Stored data:
==================================================

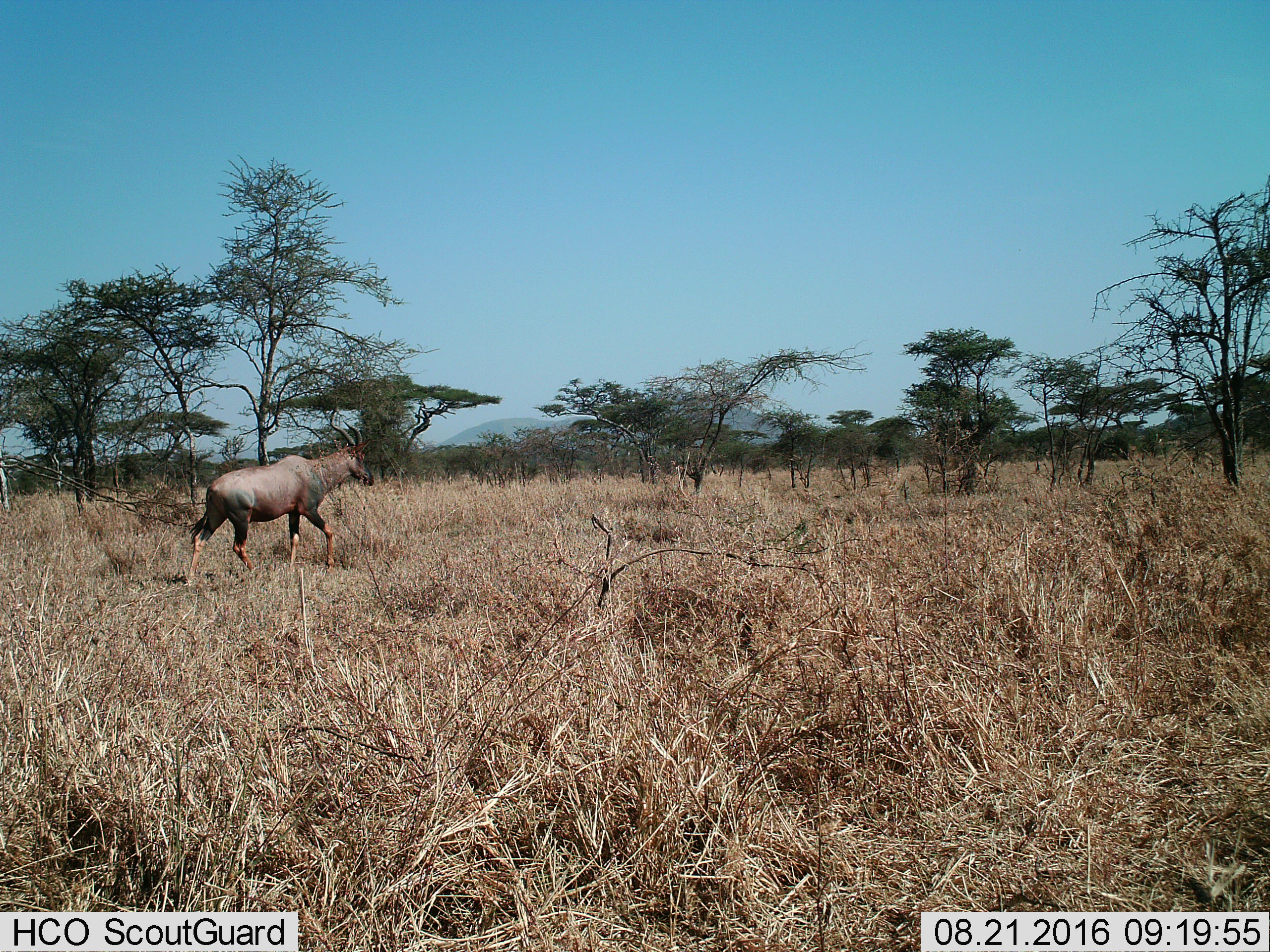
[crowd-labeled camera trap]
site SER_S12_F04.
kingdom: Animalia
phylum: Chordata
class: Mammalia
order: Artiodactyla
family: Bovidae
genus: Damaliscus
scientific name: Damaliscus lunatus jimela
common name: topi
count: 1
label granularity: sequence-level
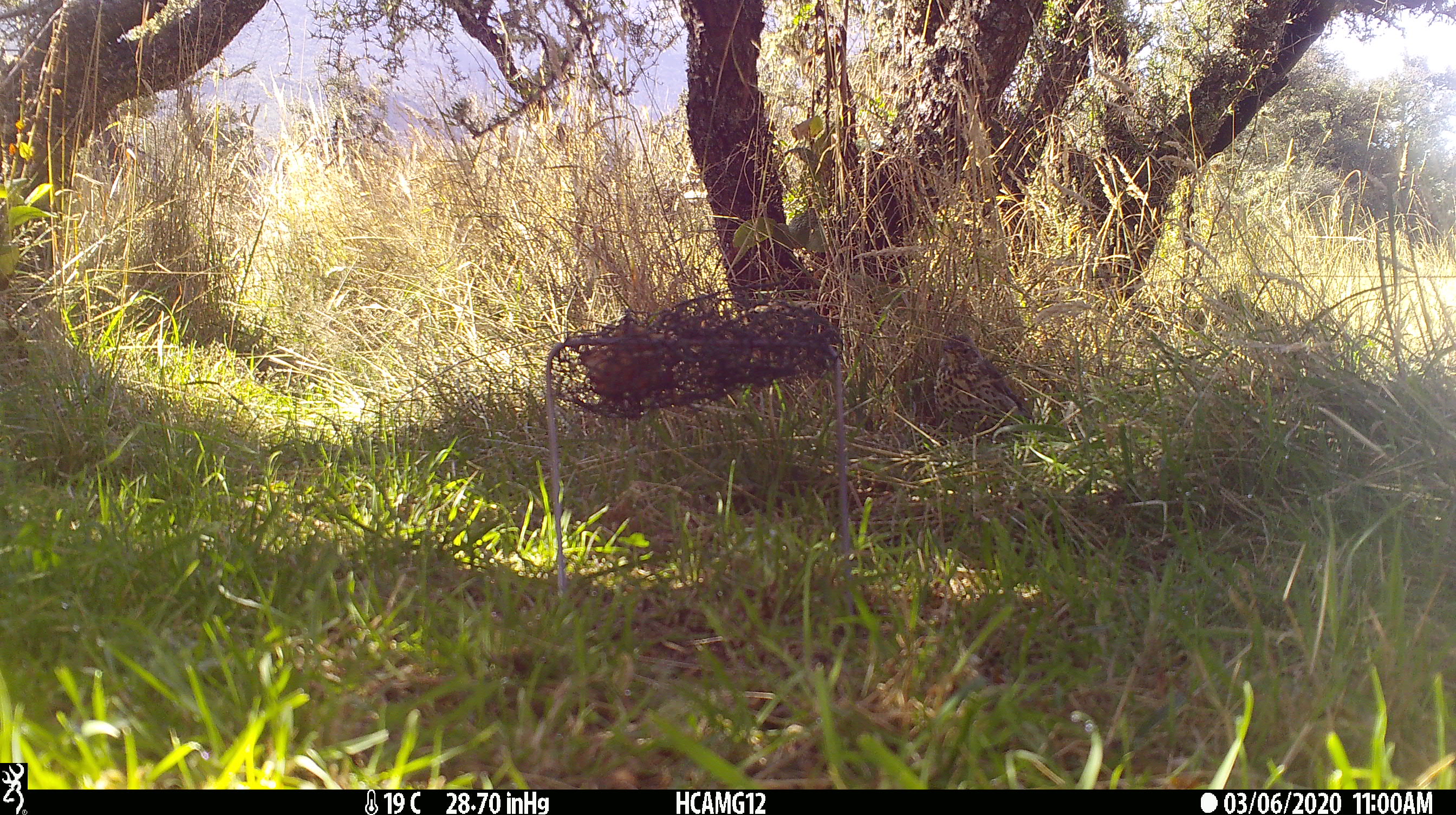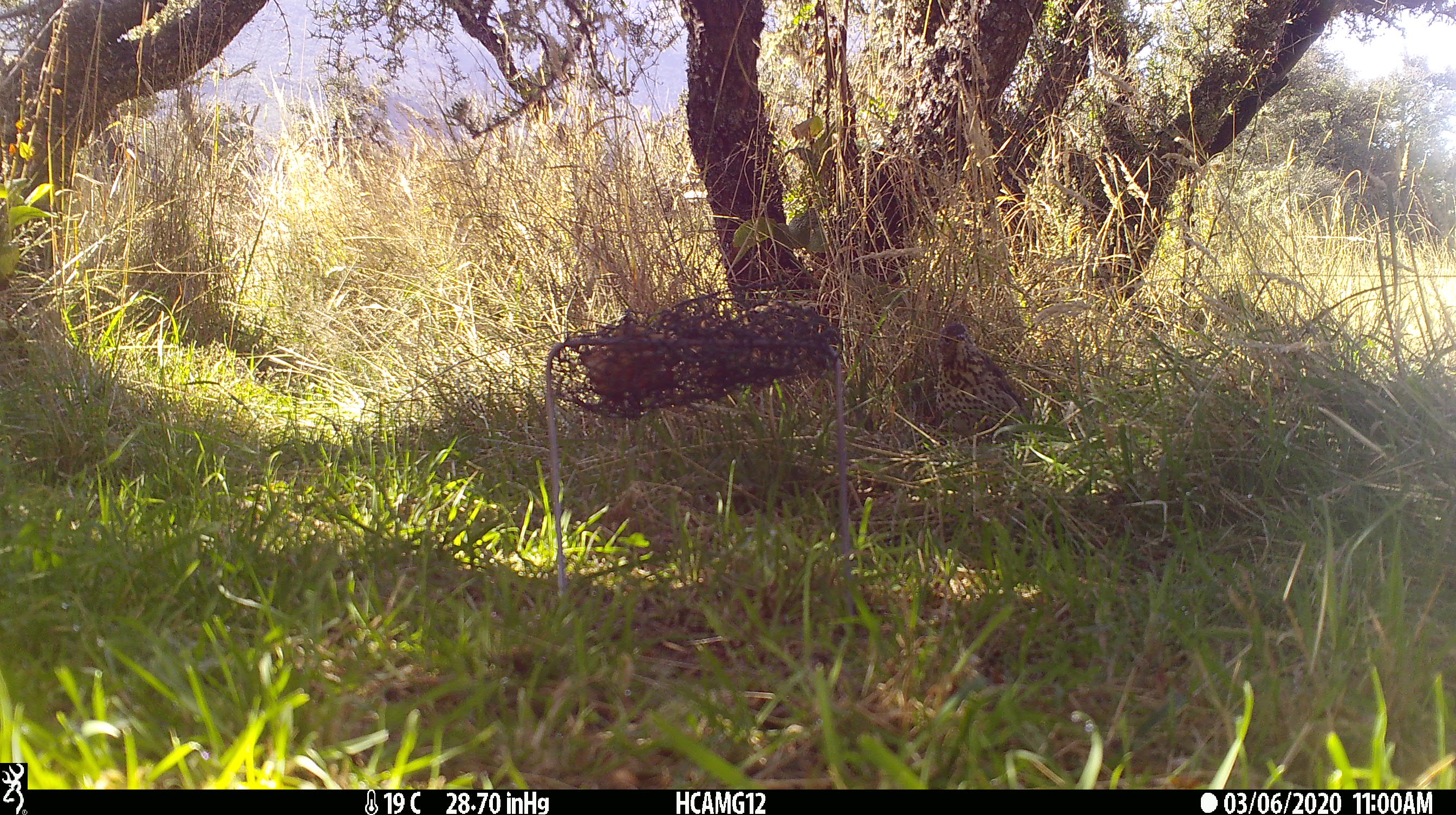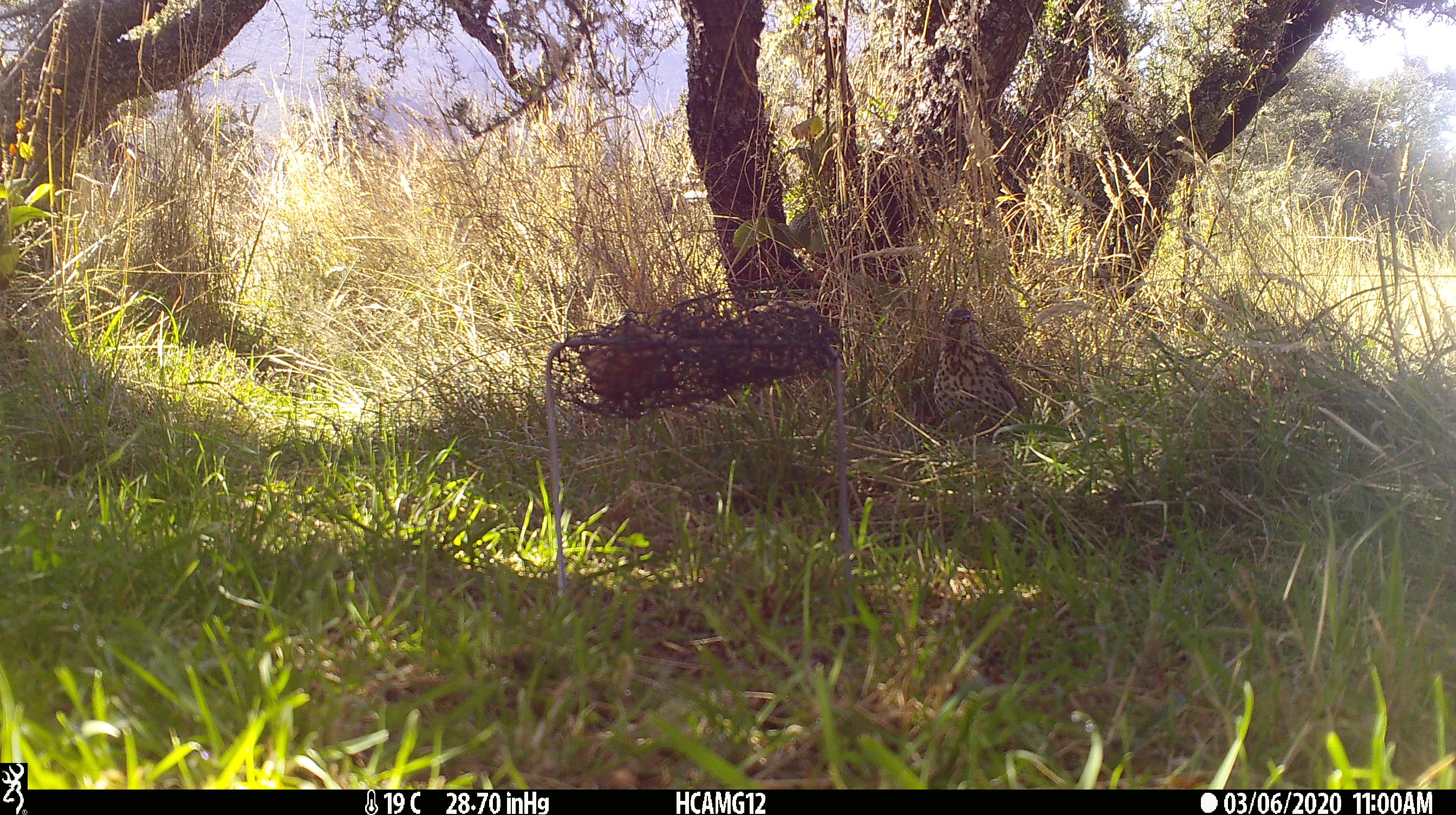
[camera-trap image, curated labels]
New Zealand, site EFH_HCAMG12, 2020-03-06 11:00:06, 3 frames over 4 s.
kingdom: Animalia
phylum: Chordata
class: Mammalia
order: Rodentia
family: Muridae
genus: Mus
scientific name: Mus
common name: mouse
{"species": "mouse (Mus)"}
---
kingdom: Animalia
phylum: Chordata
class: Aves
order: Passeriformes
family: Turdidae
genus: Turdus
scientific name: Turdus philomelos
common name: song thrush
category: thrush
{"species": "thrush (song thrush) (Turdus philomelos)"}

==================================================

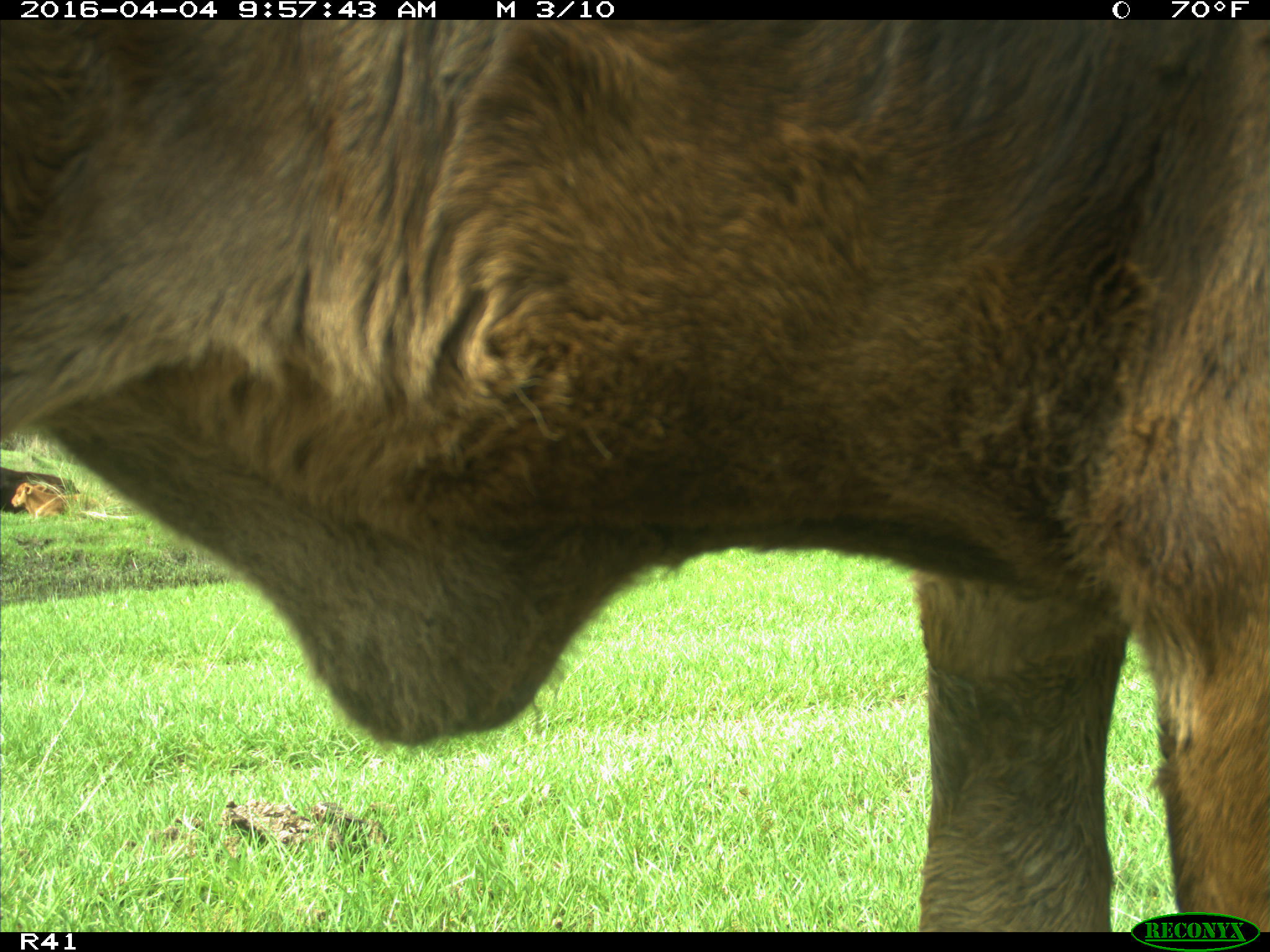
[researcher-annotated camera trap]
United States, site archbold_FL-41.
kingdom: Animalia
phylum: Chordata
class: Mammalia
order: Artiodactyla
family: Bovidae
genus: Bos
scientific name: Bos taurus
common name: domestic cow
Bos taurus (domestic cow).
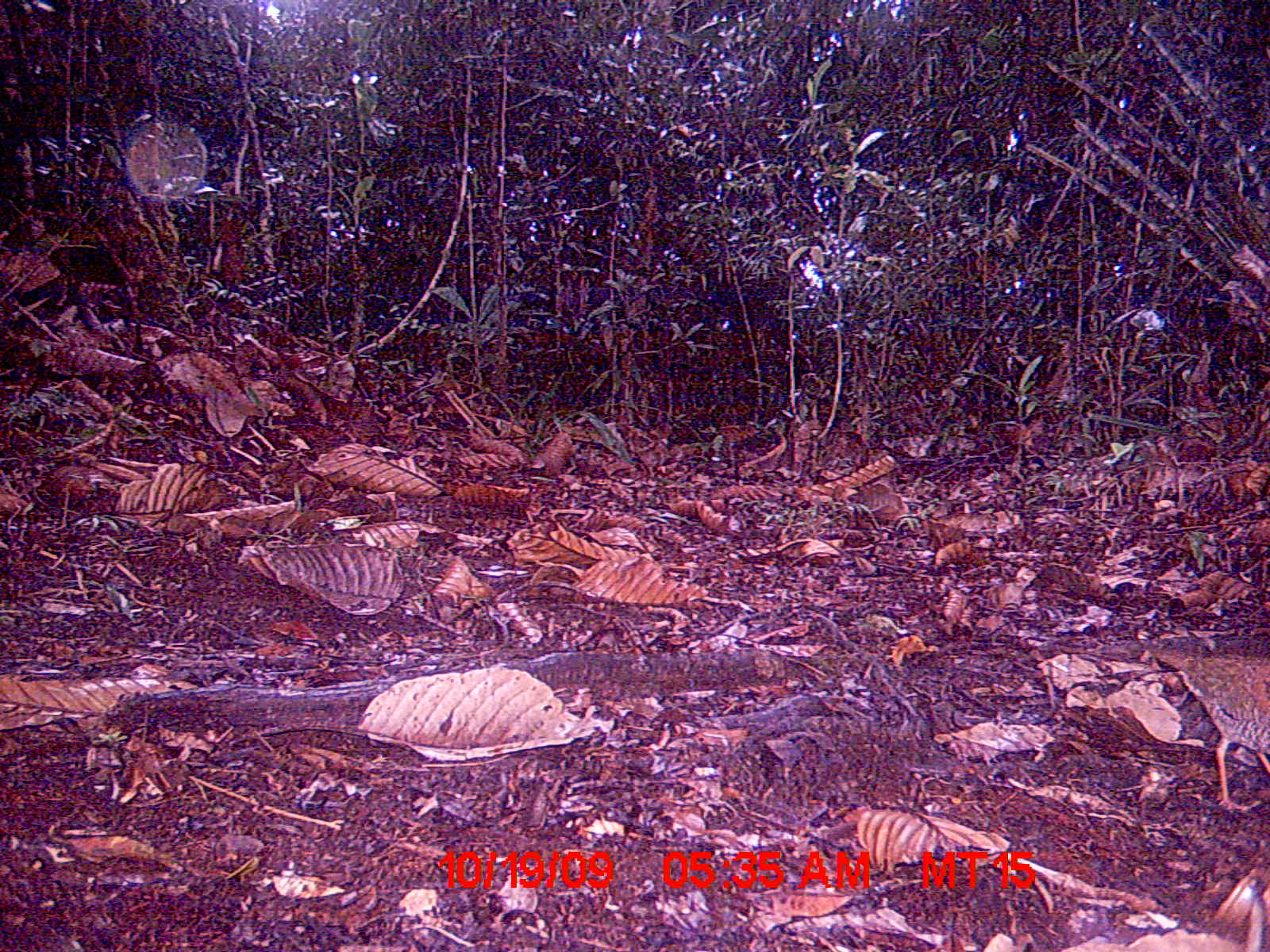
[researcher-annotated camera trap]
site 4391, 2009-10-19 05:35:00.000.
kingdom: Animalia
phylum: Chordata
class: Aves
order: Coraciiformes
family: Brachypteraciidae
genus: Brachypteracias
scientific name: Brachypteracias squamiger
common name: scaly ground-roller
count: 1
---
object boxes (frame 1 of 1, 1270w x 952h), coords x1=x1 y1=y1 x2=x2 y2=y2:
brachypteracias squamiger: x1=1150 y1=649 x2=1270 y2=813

==================================================

What you need to do:
Where a line in the records above contains "scientific", include it in the count, and give only that number.

Task answer:
5